According to “Real World” executive producer Jon Murray, the show has employed extensive background checks and legal waivers since its reality-genre pioneering days back in the early 1990s.
“We’ve always wanted to be able to trust the people we’ve had on the show,” he said. “It’s just become part of the process.”
While they want to protect themselves – reality producers pay hefty insurance premiums that can account for as much as 10 percent of their budget – they also face pressure from networks and big media conglomerates to maximize indemnity.
Reality producers say the headline-making case last summer of Ryan Jenkins, a former contestant on VH1’s “Megan Wants a Millionaire” accused of a grisly murder who then killed himself, has had a huge impact on the business.
Everyone is more skittish these days.
“What we’re finding is that our list of deliverables to the networks is becoming a lot longer,” noted reality producer Scott Sternberg.
Still, despite the broad language, a clever plaintiff’s attorney can still launch a case.
According Lowenstein Sandler attorney Matthew Savare, the releases usually way over-reach.

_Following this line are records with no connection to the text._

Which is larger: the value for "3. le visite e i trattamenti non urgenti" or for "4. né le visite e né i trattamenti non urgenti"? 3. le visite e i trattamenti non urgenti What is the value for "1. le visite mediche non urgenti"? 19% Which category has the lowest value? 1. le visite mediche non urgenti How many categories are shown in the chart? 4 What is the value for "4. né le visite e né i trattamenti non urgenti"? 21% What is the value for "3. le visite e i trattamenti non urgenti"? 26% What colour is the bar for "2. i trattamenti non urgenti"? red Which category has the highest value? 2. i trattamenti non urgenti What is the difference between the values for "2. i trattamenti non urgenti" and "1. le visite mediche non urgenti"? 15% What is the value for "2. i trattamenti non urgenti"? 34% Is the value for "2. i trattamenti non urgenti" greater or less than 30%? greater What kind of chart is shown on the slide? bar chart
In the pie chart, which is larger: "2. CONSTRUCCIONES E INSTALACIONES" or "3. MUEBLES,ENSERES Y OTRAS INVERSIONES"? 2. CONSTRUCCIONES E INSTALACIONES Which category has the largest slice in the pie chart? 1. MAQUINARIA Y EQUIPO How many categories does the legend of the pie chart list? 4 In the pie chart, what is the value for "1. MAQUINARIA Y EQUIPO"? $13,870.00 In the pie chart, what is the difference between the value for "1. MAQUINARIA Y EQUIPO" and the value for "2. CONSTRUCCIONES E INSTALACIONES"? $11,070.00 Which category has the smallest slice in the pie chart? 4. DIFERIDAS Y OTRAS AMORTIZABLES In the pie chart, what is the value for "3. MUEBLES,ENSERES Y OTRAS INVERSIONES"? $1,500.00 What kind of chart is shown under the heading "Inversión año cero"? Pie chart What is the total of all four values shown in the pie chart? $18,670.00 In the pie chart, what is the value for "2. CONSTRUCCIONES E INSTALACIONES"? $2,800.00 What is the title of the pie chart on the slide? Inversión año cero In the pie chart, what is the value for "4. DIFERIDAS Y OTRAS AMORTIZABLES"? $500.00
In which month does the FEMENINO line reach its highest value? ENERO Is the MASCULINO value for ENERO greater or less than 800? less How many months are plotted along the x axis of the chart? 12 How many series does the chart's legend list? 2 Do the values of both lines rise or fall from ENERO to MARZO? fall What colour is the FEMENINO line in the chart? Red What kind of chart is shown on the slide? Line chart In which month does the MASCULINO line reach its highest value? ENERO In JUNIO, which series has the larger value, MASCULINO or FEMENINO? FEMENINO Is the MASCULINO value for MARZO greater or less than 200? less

For example, no amount of legal language is going to protect a producer and a network if gross negligence is easy to prove.
"A lot of times, these things aren’t enforcable as drafted," he noted.
In fact, in a statement issued last week after client Jon Gosselin was sued, attorney Mark Heller declared TLC’s release “unenforceable” because Gosselin didn’t have an attorney present when he signed it.
“No matter what you draft, someone will still sue,” noted Rader, speaking generally. “It’s relatively cheap to start a lawsuit.”